Travailler ensemble pour joindre les disciplines

« C'est intéressant d’observer la manière dont pensent les chercheurs venant de domaines différents et de remarquer les différents détails qui préoccupent chacun sur un même projet », affirme Mariia. La jeune physicienne a été surprise de pouvoir interagir de si près avec les données et de découvrir les éventuels obstacles. Elle a également pu bénéficier d'avis divergents venant des laboratoires de physique et de biologie pour son rapport de stage.

Sébastien observe la collaboration entre ces deux communautés avec des méthodes, des manières et des approches différentes. Il est parfois compliqué de travailler dans ce cadre : « Vous devez toujours alterner entre différentes manières de décrire votre travail ». Le post doctorant part du principe que la physique et la biologie seront plus proches dans quelques années. Ce fut le cas pour la physique, un domaine où existait une séparation entre expérimentateurs et théoriciens. Pourtant, aujourd'hui, on trouve des laboratoires où les physiciens interagissent les uns avec les autres dans un cercle vertueux.

« Excitant et frustrant à la fois »

**Données:**
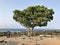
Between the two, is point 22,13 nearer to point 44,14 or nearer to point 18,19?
point 18,19

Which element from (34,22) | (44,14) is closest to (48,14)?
(44,14)

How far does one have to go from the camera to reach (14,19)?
55.5 metres

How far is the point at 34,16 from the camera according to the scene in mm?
52344

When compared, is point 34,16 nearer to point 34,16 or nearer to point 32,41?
point 34,16

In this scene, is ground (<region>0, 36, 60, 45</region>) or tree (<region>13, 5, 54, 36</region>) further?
tree (<region>13, 5, 54, 36</region>)

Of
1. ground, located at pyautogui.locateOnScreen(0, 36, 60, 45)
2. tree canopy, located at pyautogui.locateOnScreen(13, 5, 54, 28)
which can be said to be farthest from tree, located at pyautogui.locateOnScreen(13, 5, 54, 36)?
ground, located at pyautogui.locateOnScreen(0, 36, 60, 45)

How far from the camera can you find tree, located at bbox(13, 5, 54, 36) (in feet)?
172

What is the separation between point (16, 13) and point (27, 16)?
10.2 ft

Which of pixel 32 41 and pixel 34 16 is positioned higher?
pixel 34 16

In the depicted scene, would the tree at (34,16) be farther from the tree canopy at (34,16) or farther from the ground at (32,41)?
the ground at (32,41)

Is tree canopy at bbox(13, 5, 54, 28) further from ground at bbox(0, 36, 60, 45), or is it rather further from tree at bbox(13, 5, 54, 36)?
ground at bbox(0, 36, 60, 45)

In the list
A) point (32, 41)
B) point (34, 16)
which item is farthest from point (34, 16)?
point (32, 41)

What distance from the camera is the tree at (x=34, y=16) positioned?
52.3 metres

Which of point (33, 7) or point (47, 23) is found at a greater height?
point (33, 7)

**Consignes:**
a) D'après le texte sur la collaboration entre physique et biologie, qu'est-ce qui a surpris Mariia ?
b) Écrivez la suite du texte sur la collaboration entre physiciens et biologistes, en commençant juste après l'intertitre « Excitant et frustrant à la fois ».
Les lignes sont tirées d'une source différente de celle du texte.

**Réponses:**
a) Elle a été surprise de pouvoir interagir de si près avec les données et de découvrir les éventuels obstacles.

b)
Pendant longtemps, les neurosciences expérimentales étaient limitées en raison de la difficulté d'accéder aux données cérébrales. « Dans les années 50-70, les mathématiciens et les théoriciens ont essayé de modéliser mathématiquement le cerveau, mais il n'y avait pas de données, donc aucun moyen de dire si les théories étaient justes ou non. Le domaine des neurosciences informatiques a fini par développer le Machine Learning, l'IA et les algorithmes, utilisés aujourd'hui dans les ordinateurs », explique Sébastien. Grâce aux nouveaux outils créés depuis les années 90, les neuroscientifiques sont désormais capables d'enregistrer et de comprendre les activités cérébrales.

Malgré ces évolutions, les physiciens font face à une certaine frustration lorsqu’ils travaillent dans le domaine de la biologie. Il n’existe pas de modèles ou de théories modifiables et adaptables aux données ; un processus suivi en physique grâce à Newton, Einstein, la physique quantique, les résolutions mathématiques… « C'est une bonne chose. Il y a beaucoup à découvrir, c'est excitant et frustrant à la fois », avoue Sébastien.

"Il faut plusieurs années pour obtenir un ensemble de données, ça peut être décourageant", indique Sébastien, qui est toutefois optimiste quant au fait que les collaborations entre les mathématiques, la physique et les neurosciences vont se développer à l'avenir et apporterons des résultats exceptionnels.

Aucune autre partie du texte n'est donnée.